What the task requires: Please copy the stretch of records from the line that contains "How far from the lens" through the line that contains "5700 millimetres", both included, reproducing each line without any change.
□ □ □ □ □
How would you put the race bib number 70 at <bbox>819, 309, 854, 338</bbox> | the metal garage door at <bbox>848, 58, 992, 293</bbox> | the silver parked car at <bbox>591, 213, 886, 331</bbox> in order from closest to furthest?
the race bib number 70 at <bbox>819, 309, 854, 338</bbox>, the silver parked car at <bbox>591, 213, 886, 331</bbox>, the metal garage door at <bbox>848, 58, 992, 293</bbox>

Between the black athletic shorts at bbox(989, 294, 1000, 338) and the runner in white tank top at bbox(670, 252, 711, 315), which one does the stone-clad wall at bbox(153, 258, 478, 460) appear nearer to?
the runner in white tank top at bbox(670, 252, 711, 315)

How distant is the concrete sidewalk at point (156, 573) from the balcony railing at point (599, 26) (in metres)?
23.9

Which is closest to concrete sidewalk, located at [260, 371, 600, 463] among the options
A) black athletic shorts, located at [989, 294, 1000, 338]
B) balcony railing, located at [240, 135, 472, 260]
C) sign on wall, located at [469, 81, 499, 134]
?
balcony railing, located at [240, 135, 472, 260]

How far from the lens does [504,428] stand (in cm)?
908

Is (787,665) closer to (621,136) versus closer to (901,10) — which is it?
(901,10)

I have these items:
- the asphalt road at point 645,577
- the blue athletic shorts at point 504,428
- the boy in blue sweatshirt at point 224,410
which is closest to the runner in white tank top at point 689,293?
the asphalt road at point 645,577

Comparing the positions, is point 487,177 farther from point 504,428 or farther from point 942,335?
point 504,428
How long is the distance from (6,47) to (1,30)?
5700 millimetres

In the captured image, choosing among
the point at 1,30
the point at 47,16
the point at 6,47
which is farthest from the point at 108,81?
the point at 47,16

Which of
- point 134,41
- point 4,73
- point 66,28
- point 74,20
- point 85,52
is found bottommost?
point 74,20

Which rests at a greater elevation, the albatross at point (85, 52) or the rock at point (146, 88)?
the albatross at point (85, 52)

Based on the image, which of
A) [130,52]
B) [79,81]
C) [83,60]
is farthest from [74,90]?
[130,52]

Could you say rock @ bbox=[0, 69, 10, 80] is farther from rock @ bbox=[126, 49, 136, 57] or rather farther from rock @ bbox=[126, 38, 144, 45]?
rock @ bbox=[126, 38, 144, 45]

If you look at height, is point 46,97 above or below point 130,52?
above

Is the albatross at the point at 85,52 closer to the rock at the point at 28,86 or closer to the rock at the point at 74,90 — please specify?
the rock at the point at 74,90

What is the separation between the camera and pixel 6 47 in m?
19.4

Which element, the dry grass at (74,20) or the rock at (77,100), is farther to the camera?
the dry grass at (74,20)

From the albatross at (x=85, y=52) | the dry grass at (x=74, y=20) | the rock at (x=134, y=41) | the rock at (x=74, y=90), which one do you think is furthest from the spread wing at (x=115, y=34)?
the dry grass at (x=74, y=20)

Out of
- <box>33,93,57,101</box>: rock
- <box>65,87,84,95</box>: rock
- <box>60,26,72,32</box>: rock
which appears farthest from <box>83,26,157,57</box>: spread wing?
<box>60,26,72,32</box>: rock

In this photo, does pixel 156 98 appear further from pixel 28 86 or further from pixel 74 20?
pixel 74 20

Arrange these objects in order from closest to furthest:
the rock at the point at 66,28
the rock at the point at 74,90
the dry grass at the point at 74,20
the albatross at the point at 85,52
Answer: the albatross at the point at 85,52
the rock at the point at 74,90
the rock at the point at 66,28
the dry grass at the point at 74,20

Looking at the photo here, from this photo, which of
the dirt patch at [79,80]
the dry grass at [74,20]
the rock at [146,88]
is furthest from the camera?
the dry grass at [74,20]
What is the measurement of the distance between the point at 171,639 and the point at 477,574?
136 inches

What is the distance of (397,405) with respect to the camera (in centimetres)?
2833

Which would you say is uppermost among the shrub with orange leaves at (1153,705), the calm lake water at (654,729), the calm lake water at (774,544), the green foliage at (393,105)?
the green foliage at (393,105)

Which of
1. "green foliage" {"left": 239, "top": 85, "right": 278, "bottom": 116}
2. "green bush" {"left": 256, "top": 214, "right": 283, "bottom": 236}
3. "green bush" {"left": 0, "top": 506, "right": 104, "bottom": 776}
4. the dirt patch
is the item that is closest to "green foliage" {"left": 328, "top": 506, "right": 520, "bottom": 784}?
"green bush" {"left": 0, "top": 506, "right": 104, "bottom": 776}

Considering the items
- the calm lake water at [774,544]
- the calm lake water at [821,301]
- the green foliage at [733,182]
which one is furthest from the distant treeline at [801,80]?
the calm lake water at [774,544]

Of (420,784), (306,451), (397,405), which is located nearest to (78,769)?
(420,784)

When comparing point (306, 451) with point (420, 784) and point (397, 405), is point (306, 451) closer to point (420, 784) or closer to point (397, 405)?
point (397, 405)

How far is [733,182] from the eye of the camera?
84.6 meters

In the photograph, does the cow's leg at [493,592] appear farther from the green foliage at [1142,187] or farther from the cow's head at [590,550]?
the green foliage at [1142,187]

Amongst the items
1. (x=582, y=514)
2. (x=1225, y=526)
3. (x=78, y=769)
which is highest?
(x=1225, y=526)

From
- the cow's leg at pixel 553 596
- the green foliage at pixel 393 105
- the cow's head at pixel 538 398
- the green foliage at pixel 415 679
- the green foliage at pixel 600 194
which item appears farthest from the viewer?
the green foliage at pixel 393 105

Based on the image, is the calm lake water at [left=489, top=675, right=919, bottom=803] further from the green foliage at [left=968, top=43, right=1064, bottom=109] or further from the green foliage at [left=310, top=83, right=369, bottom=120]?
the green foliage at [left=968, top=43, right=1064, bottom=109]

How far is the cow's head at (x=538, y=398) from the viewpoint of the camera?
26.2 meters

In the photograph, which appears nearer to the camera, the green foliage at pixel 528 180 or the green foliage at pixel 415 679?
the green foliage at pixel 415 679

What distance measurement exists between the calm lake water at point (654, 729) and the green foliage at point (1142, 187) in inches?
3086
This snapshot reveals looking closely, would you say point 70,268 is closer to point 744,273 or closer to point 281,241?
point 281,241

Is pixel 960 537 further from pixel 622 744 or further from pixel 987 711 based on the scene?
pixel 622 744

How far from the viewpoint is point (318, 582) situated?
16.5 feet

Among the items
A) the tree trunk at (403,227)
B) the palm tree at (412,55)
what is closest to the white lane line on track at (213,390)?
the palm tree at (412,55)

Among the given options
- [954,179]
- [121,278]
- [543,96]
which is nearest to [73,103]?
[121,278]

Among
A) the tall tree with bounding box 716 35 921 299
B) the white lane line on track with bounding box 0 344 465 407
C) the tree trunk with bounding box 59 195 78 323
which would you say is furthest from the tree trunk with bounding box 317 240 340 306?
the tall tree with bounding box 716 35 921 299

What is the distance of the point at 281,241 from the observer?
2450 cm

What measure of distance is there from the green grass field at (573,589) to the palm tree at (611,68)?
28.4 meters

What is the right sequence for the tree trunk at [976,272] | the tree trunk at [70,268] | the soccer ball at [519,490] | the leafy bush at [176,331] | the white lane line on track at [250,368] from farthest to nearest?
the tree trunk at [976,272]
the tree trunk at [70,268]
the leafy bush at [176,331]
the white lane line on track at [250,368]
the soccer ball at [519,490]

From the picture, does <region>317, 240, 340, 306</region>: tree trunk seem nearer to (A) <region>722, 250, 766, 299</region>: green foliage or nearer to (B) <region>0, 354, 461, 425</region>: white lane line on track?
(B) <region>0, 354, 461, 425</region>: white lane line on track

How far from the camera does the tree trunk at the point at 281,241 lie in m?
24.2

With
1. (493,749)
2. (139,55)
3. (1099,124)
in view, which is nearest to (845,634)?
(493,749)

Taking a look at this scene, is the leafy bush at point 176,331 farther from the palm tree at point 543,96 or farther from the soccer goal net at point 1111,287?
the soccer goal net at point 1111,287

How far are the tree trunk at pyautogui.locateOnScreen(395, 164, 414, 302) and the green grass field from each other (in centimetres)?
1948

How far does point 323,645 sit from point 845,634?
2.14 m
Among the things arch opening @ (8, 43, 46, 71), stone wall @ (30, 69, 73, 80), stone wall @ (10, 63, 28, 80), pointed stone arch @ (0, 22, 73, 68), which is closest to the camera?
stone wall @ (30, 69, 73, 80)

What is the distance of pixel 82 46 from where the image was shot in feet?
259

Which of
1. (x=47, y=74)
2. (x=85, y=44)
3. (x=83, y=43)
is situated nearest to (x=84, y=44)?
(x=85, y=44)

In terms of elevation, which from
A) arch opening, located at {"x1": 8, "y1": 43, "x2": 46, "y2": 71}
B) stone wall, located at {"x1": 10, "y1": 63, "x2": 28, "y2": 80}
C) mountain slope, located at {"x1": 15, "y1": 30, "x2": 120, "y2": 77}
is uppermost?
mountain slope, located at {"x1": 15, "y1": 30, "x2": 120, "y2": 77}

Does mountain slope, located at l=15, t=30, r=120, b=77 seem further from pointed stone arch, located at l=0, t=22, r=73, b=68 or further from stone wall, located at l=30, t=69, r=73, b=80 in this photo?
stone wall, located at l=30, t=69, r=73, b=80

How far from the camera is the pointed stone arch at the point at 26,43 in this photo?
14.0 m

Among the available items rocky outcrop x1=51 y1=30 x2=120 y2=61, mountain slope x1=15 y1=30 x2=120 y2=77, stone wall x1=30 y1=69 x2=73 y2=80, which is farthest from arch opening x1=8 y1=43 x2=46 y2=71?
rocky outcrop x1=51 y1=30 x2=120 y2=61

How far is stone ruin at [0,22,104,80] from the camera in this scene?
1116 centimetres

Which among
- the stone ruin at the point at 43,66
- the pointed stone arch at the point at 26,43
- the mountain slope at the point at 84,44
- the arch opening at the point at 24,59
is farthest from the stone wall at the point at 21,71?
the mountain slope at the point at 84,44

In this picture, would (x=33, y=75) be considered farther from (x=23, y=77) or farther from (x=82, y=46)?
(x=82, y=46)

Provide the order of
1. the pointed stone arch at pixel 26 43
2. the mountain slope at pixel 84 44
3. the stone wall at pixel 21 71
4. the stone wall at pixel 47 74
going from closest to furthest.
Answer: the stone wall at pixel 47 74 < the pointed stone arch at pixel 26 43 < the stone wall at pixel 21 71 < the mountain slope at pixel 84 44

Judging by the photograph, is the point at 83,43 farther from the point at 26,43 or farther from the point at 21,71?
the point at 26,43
□ □ □ □ □
Result for this exercise:
How far from the lens does [504,428] stand (in cm)?
908

Is (787,665) closer to (621,136) versus closer to (901,10) — which is it?
(901,10)

I have these items:
- the asphalt road at point 645,577
- the blue athletic shorts at point 504,428
- the boy in blue sweatshirt at point 224,410
which is closest to the runner in white tank top at point 689,293?
the asphalt road at point 645,577

Comparing the positions, is point 487,177 farther from point 504,428 or farther from point 942,335?
point 504,428
How long is the distance from (6,47) to (1,30)?
5700 millimetres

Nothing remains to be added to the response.